Meu medo de morrer na praia é enorme. Só diz que não tem medo do vírus chinês quem é ignorante. E nesse caso a ignorância é de outra cepa, diferentemente da ignorância de projeção numérica de mortes.  

Uma coisa, a projeção numérica de mortes, virou loteria; outra coisa, a ignorância sobre o que se passa nestes dias, é uma mistura de alheamento e renitência estúpida. Ou seja: vou ter de encarar a vacina que vier e está acabado.  

Muito além da expectativa 

Mas vamos voltar ao que interessa hoje. O que interessa é mostrar porque cai do cavalo naquele texto de sete de abril do ano passado, quando peguei o atalho do conforto da confiança em dias menos tormentosos e sapequei não mais que 588 mortes por Coronavírus na região.  

Segui o receituário de especialistas, como se verá na matéria abaixo. Acho que ninguém naquela altura do campeonato poderia esperar algo diferente. Quase 600 mortes no Grande ABC já era uma quantidade enorme. O vírus chinês não completara 30 dias de letalidade no Brasil.  

Selecionei aos leitores os primeiros trechos daquele artigo.

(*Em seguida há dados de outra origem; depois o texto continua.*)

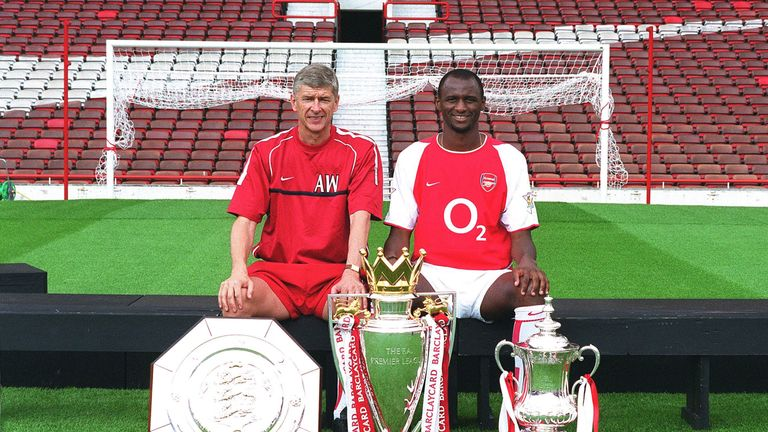 Patrick Vieira was reported to be under consideration to succeed Arsene Wenger as Arsenal boss last year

Está aí a prova provada, provadíssima, de que errei clamorosamente.  

Meu consolo é que jamais cometi tamanho tropeço em qualquer outra análise e que, também, estou acompanhado de muita gente da mídia que, igualmente, optou pelo otimismo de covas que se abririam.  

Duro mesmo, cá entre nós, é o legado de acadêmicos que constam de fontes do jornalismo regional, cujas projeções, sem imponderáveis e condicionantes pandêmicas, já cometeram derrapagens estratosféricas. Mais que isso: mesmo com passivos enormes, garbosamente desfilam novos números que, repetidamente, se esborracham nas paredes da realidade.  

Trataremos disso, mais uma vez, qualquer dia destes. Agora, fiquem com os melhores (ou piores) momentos do texto de abril do ano passado. E atire a primeira perda quem não errou ao se meter em ser otimista.  

Morrerão mesmo 588 no

Grande ABC e 24 em Salto? 

 DANIEL LIMA - 07/04/2020 

Do ponto de vista estritamente matemático é uma ilusão acreditar que corro menos risco de ser vítima do Coronavírus em Salto, Interior do Estado, a 130 quilômetros de São Bernardo, do que no Grande ABC. Mas a matemática mesmo enganadora ajuda quem está distante do Grande ABC a acreditar que conta com vantagem probabilística. Até porque não me fio apenas na matemática. Como os leitores poderão ler. Dito isso, mesmo se fosse ignorante em todas as outras indicações que supostamente mediriam os riscos de estar aqui ou aí, teria uma vantagem psicológica que faz a diferença. Mas vou me fixar apenas, por enquanto, na matemática.  Depois invado outros terrenos, os quais me dão ainda mais conforto, agora de fato.  Será? 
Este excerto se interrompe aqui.